I recently added support for Motion JPEG streams to my MP4 mux and demux. (Update: these changes are now available here). There were a few interesting little twists in getting this to work correctly, so I thought I would write these down in case they were of use to someone. I realise that the set of people interested in this who don’t already know it is quite small, but since my dog retired, I have to tell someone else.

I want the files that my MP4 mux creates to be compatible with QuickTime. It’s not enough to create files that can be played back by my demux (although that in itself is useful in some cases, such as CC 608 closed caption data). So I’ve been testing these files with QuickTime, VLC and a handful of different decoders on DirectShow, including the BlackMagic decoder.

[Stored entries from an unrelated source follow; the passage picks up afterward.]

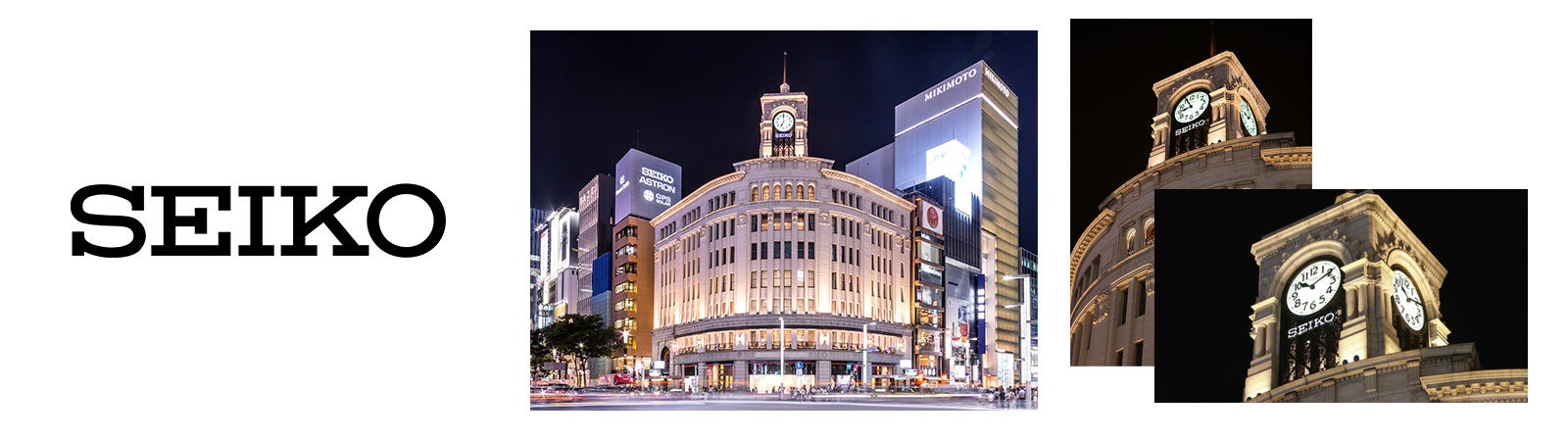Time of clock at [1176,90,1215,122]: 8:56
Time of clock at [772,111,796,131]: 6:59
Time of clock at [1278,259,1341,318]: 10:10
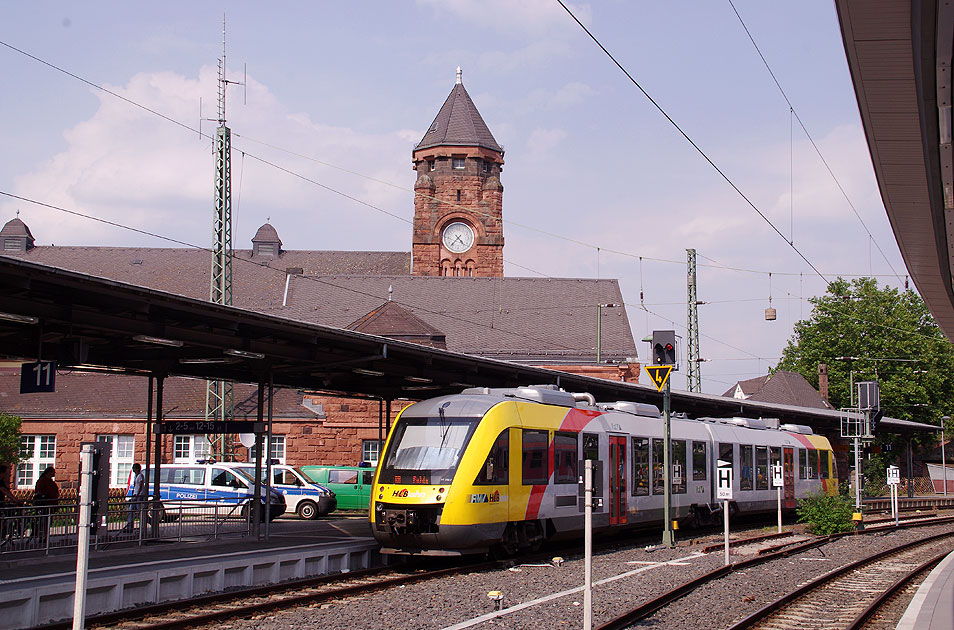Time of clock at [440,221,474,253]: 4:37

Supporting progessive images was straightforward. I found I could use the FOURCC ‘jpeg’ and just put the elementary stream in the file without any changes, and it worked in all players. The issues arose with interlaced Motion JPEG, in which each frame contains two separate JPEG images and a header is needed to identify the boundary between them. There are two types of header structure used by different companies to mark this boundary, and I needed to include both for it to work correctly.

First, a quick refresher on JPEG. The data stream consists of a set of tags, each beginning with a 0xFF byte, with the compressed data in the middle. Any 0xFF in the compressed data is escaped, so you can parse it easily, but unfortunately the length of the compressed data is not marked in a header. To parse it, you follow these rules:

0xFF followed by another 0xFF (or at the end) is a padding byte.
0xFF followed by a 0 is an escaped 0xFF that is part of the compressed data
0xFF followed by a byte in the range 0xD0..0xD9 is a two byte code
0xFF followed by any other code will have a two byte length field followed by header data. The length field does not include the FF xx, but it does include the length field itself.
0xFF DA (Start Of Scan) marks the start of the compressed data. There is a length field, which only describes the length of the SOS record itself. The compressed data which follows is of unknown length.
The frame starts with an SOI (FF D8) and ends with a EOI (FF D9).

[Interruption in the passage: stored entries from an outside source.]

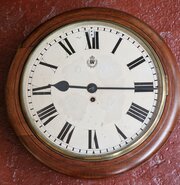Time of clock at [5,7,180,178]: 9:15
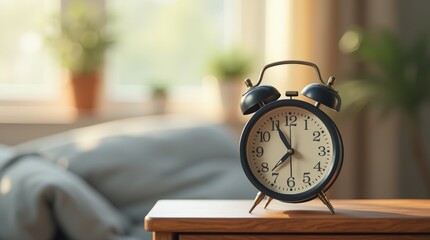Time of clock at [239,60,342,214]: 7:55
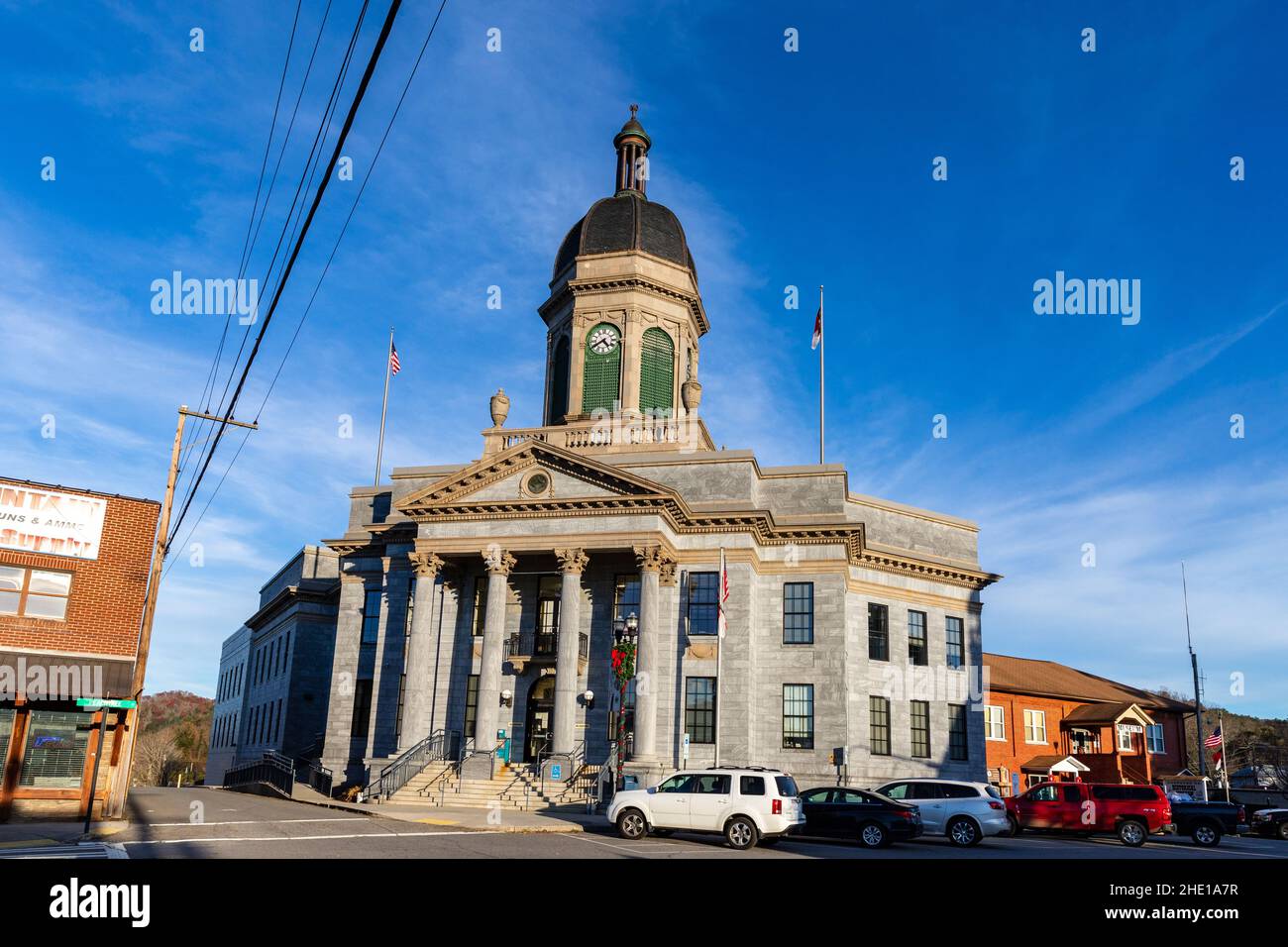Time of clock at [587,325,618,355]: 4:39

In the MP4 index, each frame is indexed as a single chunk of data. For interlaced frames, the decoder needs to separate the two images, but as you can see from that brief description, that means parsing the whole scan data to find the EOI code. To avoid this, decoders require an additional header at the start of each image, giving the length of the whole image.

Motion JPEG AVI files typically have an APP0 header (FF E0), with the tag ‘AVI1’. The structure of this data can be seen as the APP0 struct in typehandler.cpp, but essentially it just contains the fieldsize for the whole JPEG image. Quicktime requires an APP1 header (FF E1), with a ‘mjpg’ tag. This structure (struct APP1 in typehandler.cpp) is more complicated, as it contains offsets to key fields within the image header as well as the overall length.

My mux will create or fix up both APP0 and APP1 headers, creating files that are playable by all the players I tried. If one of them is present, I use it to determine the length of the image. If neither are present, the mux will scan the entire image to find the EOI. This works correctly, but slows down the multiplexing process considerably.

There’s another catch. Motion JPEG files normally omit the Huffman table if the default table is used. However, Quicktime will not decompress images that omit the Huffman table, so the multiplexor will insert the default table if it is not present. This, unfortunately, adds 420 bytes to every image (840 bytes for interlaced frames).

The final point is that any MP4 containing Motion JPEG will be rejected by QuickTime. It needs to be labelled as a MOV file. I’ve already met this when adding support for uncompressed PCM audio, and fortunately the fix is very simple. The first four bytes of the ‘ftyp’ atom at the start of the file contain the file type. I’ve been using ‘mp42’ for MP4 files. Changing this to ‘qt ‘ means that QuickTime will accept it as a valid MOV file. My mux will do this if any of the contained streams are in a non-MP4 format (that is, Motion JPEG or uncompressed PCM audio).

2nd May 2013